Your goal. Transcribe the following entries word for word. End with the line where "United States, site archbold_FL-07." appears.
*** The records ***
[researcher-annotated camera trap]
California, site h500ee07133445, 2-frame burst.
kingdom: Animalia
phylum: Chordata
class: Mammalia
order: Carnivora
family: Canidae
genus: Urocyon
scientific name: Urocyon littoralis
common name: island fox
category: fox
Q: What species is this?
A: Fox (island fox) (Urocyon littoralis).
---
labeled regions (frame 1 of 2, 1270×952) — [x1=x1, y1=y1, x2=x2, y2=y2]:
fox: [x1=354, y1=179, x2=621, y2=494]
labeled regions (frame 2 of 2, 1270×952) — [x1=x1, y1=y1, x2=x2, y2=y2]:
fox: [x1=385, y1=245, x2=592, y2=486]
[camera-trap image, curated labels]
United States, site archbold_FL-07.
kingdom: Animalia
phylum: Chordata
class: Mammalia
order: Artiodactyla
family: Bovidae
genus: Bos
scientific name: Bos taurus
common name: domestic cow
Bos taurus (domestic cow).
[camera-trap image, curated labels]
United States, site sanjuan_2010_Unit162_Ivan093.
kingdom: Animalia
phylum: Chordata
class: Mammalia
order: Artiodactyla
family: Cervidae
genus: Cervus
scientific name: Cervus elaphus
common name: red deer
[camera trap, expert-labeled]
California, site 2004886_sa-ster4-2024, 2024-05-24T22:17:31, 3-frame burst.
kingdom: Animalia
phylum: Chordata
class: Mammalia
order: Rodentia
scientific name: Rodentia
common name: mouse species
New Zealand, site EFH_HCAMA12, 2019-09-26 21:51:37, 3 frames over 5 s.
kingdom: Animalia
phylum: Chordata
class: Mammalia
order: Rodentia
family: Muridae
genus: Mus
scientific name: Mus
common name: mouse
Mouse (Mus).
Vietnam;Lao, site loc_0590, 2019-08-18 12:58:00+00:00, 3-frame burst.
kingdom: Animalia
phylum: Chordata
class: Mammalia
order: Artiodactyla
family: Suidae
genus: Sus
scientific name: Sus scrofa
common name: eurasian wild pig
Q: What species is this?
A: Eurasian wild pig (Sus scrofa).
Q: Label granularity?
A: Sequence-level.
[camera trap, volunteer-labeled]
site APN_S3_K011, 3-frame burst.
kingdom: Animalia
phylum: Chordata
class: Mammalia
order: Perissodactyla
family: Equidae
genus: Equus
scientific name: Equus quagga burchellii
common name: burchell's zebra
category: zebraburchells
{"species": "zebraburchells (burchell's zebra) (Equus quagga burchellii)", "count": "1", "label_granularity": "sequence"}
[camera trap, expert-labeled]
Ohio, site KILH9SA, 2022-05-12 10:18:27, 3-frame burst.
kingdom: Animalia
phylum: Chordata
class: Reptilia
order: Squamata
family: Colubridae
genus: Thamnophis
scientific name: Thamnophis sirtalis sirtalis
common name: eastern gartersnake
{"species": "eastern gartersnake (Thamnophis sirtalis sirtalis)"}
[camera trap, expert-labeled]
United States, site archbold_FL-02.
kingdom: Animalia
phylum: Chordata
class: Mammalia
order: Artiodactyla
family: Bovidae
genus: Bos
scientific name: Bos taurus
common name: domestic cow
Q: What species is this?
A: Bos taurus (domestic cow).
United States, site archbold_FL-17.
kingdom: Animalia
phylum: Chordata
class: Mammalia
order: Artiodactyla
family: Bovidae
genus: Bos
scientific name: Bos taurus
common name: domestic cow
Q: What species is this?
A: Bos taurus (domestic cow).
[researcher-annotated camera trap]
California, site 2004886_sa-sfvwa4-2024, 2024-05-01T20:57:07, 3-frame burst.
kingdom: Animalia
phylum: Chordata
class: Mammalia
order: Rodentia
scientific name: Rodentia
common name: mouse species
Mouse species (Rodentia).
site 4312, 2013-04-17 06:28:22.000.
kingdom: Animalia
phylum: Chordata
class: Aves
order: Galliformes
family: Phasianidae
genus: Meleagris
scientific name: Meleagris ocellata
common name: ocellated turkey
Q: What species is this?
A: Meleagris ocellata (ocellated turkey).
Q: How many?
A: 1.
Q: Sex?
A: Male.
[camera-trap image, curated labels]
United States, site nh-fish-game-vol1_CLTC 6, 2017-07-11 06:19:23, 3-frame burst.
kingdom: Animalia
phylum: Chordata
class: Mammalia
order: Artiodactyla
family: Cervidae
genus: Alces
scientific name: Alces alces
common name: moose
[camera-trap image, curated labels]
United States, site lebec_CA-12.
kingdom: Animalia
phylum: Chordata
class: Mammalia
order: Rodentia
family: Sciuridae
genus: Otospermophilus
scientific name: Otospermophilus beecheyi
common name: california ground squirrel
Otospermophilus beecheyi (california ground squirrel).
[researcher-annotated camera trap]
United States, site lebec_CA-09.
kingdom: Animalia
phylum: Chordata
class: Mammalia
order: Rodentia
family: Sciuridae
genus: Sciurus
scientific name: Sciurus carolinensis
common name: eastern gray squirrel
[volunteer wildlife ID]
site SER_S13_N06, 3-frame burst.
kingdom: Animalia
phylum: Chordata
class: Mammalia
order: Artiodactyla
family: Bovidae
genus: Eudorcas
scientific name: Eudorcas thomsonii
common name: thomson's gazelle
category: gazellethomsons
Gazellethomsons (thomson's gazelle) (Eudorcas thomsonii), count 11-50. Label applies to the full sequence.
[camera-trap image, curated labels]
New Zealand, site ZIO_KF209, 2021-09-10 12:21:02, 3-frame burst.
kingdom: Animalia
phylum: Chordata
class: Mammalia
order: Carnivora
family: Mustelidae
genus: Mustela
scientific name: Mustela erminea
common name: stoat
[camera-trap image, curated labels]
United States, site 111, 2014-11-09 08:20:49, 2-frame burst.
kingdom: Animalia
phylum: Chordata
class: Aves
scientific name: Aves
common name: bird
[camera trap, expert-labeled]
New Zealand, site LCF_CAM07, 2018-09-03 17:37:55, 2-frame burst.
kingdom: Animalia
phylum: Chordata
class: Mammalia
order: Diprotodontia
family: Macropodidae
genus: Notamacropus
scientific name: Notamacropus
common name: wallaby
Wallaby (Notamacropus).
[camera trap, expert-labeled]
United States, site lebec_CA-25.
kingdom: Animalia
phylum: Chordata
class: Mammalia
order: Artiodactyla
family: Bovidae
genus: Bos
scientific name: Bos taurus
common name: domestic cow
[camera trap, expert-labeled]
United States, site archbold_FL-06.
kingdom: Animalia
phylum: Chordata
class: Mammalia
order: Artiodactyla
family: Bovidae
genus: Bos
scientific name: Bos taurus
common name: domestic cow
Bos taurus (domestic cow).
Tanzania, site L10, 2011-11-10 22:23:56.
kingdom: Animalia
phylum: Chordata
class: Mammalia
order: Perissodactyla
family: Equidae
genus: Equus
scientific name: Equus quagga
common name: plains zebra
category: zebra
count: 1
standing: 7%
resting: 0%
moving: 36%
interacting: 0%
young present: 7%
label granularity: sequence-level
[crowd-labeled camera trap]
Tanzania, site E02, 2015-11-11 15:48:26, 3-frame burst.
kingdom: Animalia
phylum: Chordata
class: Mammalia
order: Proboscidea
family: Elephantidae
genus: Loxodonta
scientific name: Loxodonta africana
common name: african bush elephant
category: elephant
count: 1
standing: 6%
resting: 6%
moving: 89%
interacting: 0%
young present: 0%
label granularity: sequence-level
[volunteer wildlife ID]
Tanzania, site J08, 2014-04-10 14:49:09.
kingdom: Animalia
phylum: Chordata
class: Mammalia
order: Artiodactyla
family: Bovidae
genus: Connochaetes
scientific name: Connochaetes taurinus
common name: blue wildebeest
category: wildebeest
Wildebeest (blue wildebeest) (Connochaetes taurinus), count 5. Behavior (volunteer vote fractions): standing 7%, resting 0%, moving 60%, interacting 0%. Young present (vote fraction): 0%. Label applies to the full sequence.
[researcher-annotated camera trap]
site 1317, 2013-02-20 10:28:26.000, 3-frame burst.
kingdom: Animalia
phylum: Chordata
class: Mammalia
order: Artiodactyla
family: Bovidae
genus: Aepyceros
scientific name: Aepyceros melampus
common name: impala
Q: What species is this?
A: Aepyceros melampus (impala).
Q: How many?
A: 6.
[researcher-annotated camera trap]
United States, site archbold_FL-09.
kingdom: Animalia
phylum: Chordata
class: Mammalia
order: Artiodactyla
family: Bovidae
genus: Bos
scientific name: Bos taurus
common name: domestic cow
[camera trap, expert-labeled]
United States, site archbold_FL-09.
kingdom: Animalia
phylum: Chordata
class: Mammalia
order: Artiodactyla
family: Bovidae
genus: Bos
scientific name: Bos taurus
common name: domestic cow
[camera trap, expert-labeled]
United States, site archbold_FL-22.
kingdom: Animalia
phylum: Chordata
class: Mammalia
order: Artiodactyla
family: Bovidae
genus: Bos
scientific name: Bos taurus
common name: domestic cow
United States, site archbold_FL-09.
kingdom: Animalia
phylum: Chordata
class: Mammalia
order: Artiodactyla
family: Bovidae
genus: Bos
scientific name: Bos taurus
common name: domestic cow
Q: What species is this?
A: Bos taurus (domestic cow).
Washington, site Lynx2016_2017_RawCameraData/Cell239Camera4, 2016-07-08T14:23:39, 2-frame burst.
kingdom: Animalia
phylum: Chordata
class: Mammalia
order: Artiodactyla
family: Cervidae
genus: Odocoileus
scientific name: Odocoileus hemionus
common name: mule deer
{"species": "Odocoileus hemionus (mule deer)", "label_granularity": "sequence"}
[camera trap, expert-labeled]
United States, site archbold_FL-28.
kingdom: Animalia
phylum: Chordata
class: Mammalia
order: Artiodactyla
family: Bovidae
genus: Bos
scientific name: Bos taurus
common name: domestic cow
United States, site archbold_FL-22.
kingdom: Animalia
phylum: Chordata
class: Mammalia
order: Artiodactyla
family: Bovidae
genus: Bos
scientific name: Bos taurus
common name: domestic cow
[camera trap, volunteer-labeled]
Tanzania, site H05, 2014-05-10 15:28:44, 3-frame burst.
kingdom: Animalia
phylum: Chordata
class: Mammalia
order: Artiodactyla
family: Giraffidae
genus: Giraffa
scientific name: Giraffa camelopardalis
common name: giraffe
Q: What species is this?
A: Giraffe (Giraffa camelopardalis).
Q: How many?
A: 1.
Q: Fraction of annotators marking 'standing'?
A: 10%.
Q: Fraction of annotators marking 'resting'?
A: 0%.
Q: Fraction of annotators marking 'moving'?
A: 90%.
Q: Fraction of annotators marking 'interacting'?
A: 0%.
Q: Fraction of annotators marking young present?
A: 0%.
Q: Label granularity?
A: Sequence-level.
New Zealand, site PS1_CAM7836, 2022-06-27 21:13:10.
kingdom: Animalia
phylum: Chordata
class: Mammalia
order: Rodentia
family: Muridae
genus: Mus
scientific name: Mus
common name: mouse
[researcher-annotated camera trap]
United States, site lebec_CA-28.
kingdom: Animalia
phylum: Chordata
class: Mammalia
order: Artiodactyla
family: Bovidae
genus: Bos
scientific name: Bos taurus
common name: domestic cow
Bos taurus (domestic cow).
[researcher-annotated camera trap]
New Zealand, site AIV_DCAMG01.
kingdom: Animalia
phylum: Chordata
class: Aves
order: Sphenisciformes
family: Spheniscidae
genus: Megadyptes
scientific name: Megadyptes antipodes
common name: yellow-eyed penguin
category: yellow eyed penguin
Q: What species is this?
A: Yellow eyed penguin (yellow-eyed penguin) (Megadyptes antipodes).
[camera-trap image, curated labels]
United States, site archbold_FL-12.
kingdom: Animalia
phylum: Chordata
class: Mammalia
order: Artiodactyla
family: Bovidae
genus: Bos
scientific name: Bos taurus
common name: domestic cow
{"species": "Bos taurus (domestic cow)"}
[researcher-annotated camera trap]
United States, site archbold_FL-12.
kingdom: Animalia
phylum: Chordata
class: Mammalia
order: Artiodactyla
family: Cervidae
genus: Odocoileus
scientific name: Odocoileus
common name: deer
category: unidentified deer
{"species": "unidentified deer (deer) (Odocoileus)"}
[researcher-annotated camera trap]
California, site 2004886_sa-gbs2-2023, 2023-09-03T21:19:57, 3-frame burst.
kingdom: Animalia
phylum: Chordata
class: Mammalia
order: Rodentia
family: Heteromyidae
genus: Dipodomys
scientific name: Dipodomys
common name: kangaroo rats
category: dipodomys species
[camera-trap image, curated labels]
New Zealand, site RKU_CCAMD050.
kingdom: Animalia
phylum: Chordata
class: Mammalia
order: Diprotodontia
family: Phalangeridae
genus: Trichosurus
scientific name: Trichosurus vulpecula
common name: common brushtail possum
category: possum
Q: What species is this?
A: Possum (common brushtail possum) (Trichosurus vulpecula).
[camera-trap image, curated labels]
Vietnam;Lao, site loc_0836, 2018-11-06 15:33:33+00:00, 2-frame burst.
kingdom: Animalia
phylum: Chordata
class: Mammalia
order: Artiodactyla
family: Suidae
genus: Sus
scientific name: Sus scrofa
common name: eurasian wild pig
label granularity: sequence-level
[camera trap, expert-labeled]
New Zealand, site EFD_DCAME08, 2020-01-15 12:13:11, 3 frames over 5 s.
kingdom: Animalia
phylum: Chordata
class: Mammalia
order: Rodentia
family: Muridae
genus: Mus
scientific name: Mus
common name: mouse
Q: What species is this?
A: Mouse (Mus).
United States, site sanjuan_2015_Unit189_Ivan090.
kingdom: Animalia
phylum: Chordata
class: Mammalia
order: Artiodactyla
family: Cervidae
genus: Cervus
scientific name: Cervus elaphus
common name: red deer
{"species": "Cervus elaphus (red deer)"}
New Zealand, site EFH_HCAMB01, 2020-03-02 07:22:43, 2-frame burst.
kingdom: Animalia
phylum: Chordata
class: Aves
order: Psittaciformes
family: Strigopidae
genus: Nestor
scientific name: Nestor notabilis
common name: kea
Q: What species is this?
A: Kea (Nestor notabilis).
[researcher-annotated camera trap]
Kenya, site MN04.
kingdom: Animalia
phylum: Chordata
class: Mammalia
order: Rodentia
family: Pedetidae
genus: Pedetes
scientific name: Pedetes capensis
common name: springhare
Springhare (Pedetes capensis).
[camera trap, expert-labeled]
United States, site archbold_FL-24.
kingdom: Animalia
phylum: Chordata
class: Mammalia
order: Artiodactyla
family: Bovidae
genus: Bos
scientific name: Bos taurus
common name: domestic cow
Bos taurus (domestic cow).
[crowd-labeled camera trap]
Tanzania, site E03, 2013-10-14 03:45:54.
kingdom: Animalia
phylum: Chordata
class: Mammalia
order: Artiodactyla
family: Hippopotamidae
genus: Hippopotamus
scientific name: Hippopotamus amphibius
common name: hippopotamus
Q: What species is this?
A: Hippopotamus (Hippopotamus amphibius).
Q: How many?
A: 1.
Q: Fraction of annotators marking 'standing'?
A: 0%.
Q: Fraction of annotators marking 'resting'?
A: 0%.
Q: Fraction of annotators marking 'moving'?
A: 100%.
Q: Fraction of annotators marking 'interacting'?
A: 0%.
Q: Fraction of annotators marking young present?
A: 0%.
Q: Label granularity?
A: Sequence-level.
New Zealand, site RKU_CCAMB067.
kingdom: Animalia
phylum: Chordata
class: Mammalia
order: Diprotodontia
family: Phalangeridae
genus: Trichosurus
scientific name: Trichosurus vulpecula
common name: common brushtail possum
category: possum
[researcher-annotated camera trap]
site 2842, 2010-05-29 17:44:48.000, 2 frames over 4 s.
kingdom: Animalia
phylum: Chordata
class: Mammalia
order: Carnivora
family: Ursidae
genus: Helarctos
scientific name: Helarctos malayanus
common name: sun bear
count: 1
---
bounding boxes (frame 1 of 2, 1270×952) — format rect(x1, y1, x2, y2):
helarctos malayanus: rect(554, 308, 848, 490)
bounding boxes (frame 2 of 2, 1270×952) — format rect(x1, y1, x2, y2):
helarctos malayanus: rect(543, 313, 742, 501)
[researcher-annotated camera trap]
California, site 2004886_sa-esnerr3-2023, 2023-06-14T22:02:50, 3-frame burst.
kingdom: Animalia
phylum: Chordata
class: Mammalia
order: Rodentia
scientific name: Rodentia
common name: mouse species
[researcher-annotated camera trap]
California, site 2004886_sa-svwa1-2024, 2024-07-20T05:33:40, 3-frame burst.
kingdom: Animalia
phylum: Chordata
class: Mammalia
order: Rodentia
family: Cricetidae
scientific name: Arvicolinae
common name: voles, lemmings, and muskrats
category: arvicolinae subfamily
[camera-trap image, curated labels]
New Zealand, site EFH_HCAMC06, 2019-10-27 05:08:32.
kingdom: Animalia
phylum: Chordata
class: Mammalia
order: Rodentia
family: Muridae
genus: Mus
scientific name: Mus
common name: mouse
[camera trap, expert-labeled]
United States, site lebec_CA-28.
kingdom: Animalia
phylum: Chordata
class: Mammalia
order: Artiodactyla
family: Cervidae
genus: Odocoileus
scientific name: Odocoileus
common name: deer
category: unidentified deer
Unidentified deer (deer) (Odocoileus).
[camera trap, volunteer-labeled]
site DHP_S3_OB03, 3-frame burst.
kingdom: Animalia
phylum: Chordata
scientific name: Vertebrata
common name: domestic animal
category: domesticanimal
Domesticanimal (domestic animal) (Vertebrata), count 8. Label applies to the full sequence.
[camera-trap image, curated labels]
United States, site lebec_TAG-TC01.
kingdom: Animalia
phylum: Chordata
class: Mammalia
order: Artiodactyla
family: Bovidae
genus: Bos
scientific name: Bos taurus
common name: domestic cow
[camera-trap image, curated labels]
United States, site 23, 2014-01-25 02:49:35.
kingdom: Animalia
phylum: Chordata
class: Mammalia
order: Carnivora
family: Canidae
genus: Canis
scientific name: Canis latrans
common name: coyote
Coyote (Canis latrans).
***
Your solution.
[researcher-annotated camera trap]
California, site h500ee07133445, 2-frame burst.
kingdom: Animalia
phylum: Chordata
class: Mammalia
order: Carnivora
family: Canidae
genus: Urocyon
scientific name: Urocyon littoralis
common name: island fox
category: fox
Q: What species is this?
A: Fox (island fox) (Urocyon littoralis).
---
labeled regions (frame 1 of 2, 1270×952) — [x1=x1, y1=y1, x2=x2, y2=y2]:
fox: [x1=354, y1=179, x2=621, y2=494]
labeled regions (frame 2 of 2, 1270×952) — [x1=x1, y1=y1, x2=x2, y2=y2]:
fox: [x1=385, y1=245, x2=592, y2=486]
[camera-trap image, curated labels]
United States, site archbold_FL-07.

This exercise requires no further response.